_Provided text:_
= = = = =

Re: Problems running a HOD test cluster

Posted by Luca <ra...@yahoo.it>.

Allen Wittenauer wrote:

>> [2008-02-21 19:46:11,014] ERROR/40 torque:96 - qstat error: exit code:
>> 153 | signal: False | core False
>> [2008-02-21 19:46:11,017] INFO/20 hadoop:451 - Ringmaster at : None.
> 
>     I bet your ringmaster didn't come up.  Check which nodes were allocated
> to your job via qstat -f.  Chances are good the first one is the ringmaster
> node.  Check the torque logs, syslogs, and the hod log dir for hints as to
> what happened.

So it was a ringmaster related problem, and it's now solved. Now another 
problem: I try to run an hadoop job but I get a timeout error from 
hadoop in trying to get the input path. I guess this might be related to 
the fact that I'm using an external HDFS already running, and I'm not 
sure how to hook hod with it.

I configured

[gridservice-hdfs]
external                        = True
host                            = mane-of-my-server.com
pkgs                            = /mnt/scratch/grid/hadoop/current
fs_port                         = 10010
info_port                       = 10007

but I'm not sure whether the actual fs_port is on 10010. Does anybody 
know what's the attribute in hadoop configuratioon where this value is 
specified? If not specified, there is a default/random value? Finally, 
is this a global attribute, or a node attribute? (like node A having 
some fs_port and node B having a different one).

Thanks in advance,
Luca

Re: Problems running a HOD test cluster

Posted by Allen Wittenauer <aw...@yahoo-inc.com>.

On 2/22/08 3:58 PM, "Jason Venner" <ja...@attributor.com> wrote:

> We have been unable to get torque up and running. The magic value in the
> server_name file seems to elude us.

The server_name should be the real hostname of the machine running
pbs_server.

= = = = =

_Information supplied:_
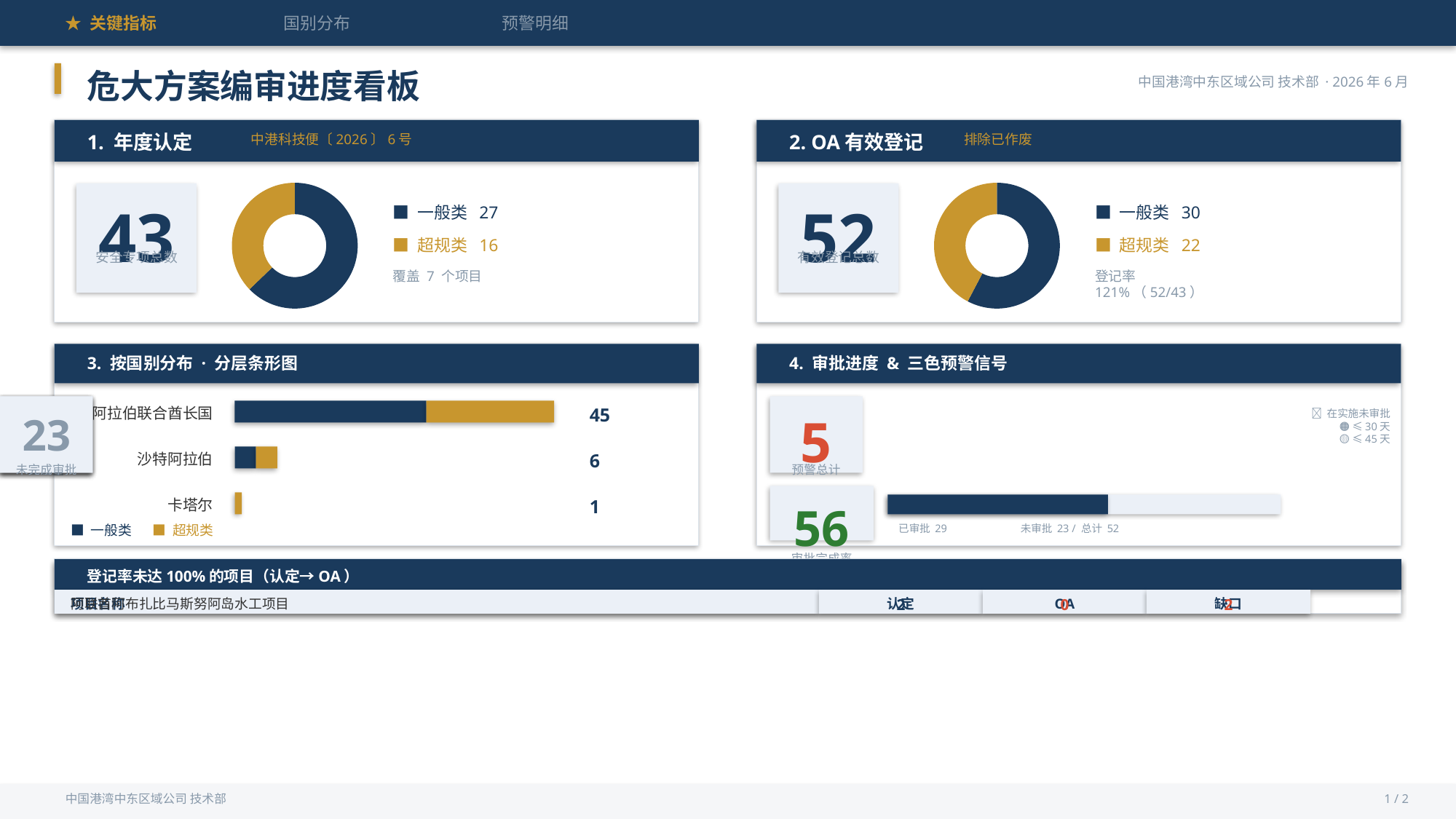
In the "2. OA 有效登记" donut chart, what is the value for 超规类? 22 In the "1. 年度认定" donut chart, what is the difference between 一般类 and 超规类? 11 In the "4. 审批进度 & 三色预警信号" progress bar, what is the value for 已审批? 29 In the "1. 年度认定" donut chart, what is the value for 一般类? 27 In the "1. 年度认定" donut chart, what colour represents 超规类? gold In the "2. OA 有效登记" donut chart, which is larger, 一般类 or 超规类? 一般类 How many series does the legend of the "3. 按国别分布 · 分层条形图" chart list? 2 In the "3. 按国别分布 · 分层条形图" chart, which country has the highest total? 阿拉伯联合酋长国 How many countries are shown in the "3. 按国别分布 · 分层条形图" chart? 3 What kind of chart is "3. 按国别分布 · 分层条形图"? bar chart In the "3. 按国别分布 · 分层条形图" chart, which country has the lowest total? 卡塔尔 In the "3. 按国别分布 · 分层条形图" chart, what is the difference between the totals for 阿拉伯联合酋长国 and 沙特阿拉伯? 39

= = = = =

_Written task:_
Name every setting configured under the [gridservice-hdfs] heading in the HOD cluster thread. The material has no connection to the HOD cluster thread.

_Result:_
external, host, pkgs, fs_port, info_port